## Task objective:
Reproduce word for word the passage of the post on transliteration between scripts below, starting with "It much easier" and going on through "ranges of text.".

## Reading passage:

────────────────────

Automatic transliteration between scripts -(was: Re: ISO 10646 compliance and EU law)

From: Christopher Fynn (cfynn@gmx.net)
Date: Thu Jan 06 2005 - 08:40:12 CST

  • Next message: Theodore H. Smith: "Unicode and Levenshtein?"

    Hi Philipp

    It is *theoretically* possible to build a font which let you type in
    Wylie transliteration and have lookups in the font to display Tibetan,
    though you would probably need a very large lookup table. The main
    difficulty is that Open Type shaping engines like Uniscribe apply
    particular sub-sets of OpenType features to particular ranges of
    characters on a script-by-script basis so you would have to use only
    those features which the layout engine applied to Latin script in order
    to get it to display Tibetan text. Even if that worked you might not get
    correct line breaking, word selection and other behaviour in your
    displayed Tibetan text.

    It much easier to get such conversion to work in VOLT itself than it
    would be to get it working in applications as VOLT will let you apply
    any OT lookups to glyphs for characters in any Unicode range - and it
    does not rely on Uniscribe.

    Also if this conversion feature was on by default your font would be
    useless for anything but displaying Tibetan text - in which case why not
    use Tibetan characters in the first place? If it was a feature that
    could be turned on and of by the user you would need some kind of
    interface in applications that alowed you to turn the feature on or off
    for selected ranges of text.

    Apple's AAT/ATUSI font format has a specific Translitteration feature to
    translitterate between different script pairs like this - though
    Latin to Tibetan is not yet supported in the spec. If there is a real
    need to do something like this with OpenType I think the best way of
    proceeding would be to try and get a similar feature included in the
    OpenType spec rather than attempting to do it by overloading existing
    features.

    Personally I feel it far better to store Tibetan text using Tibetan
    characters rather than in roman transliteration. A feature that worked
    the other way round (allowing you to display Tibetan script as latin
    transliteration) might be useful for those who can't read Tibetan
    script. However since Wylie transliteration includes all the
    unpronounced Tibetan prefixes and so on, it isn't much more
    comprehensible than Tibetan script itself is to those who don't already
    know how to read the script.

────────────────────

## Source data:

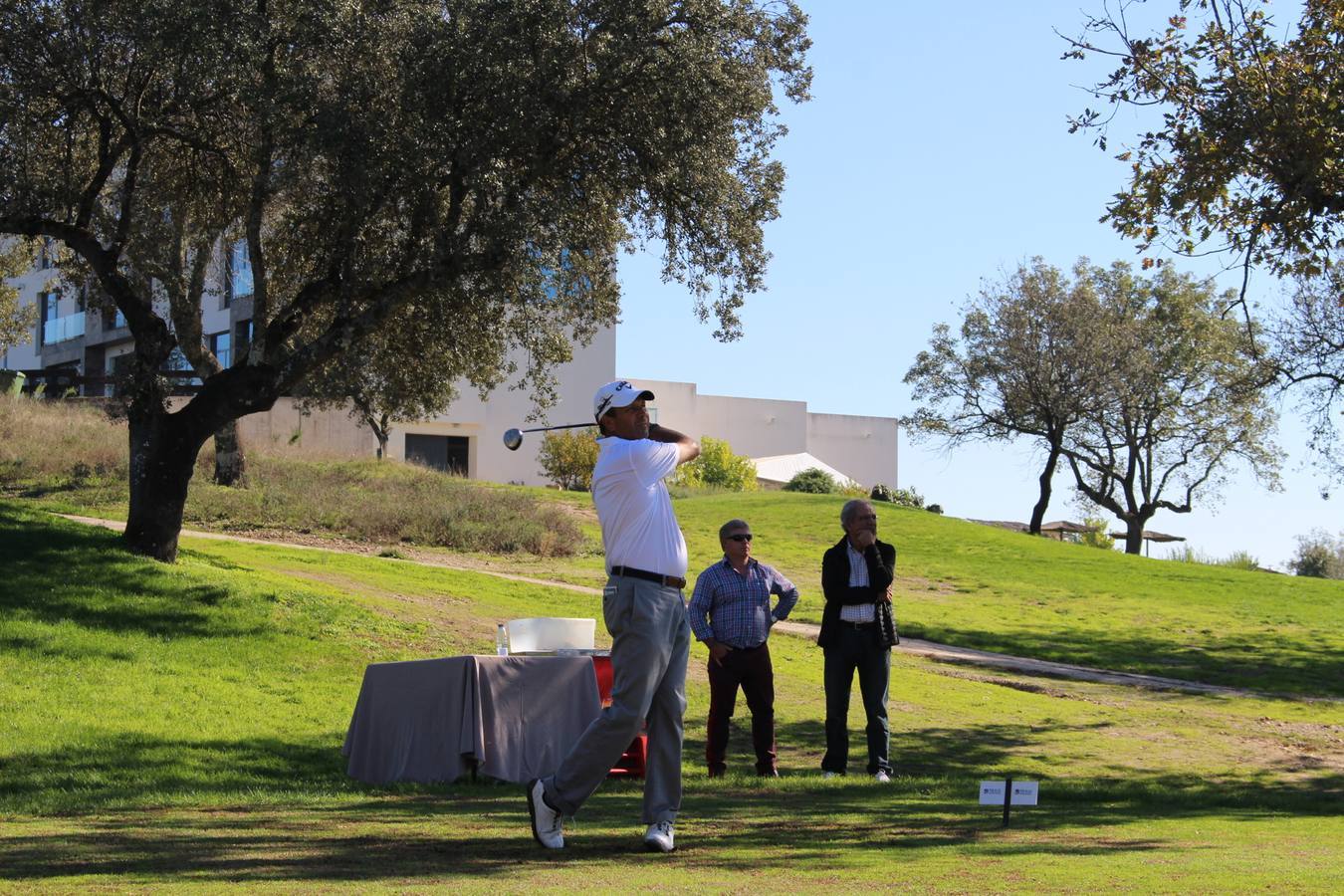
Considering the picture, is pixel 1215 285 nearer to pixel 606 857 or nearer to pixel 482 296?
pixel 482 296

────────────────────

## Solution:
It much easier to get such conversion to work in VOLT itself than it
    would be to get it working in applications as VOLT will let you apply
    any OT lookups to glyphs for characters in any Unicode range - and it
    does not rely on Uniscribe.

    Also if this conversion feature was on by default your font would be
    useless for anything but displaying Tibetan text - in which case why not
    use Tibetan characters in the first place? If it was a feature that
    could be turned on and of by the user you would need some kind of
    interface in applications that alowed you to turn the feature on or off
    for selected ranges of text.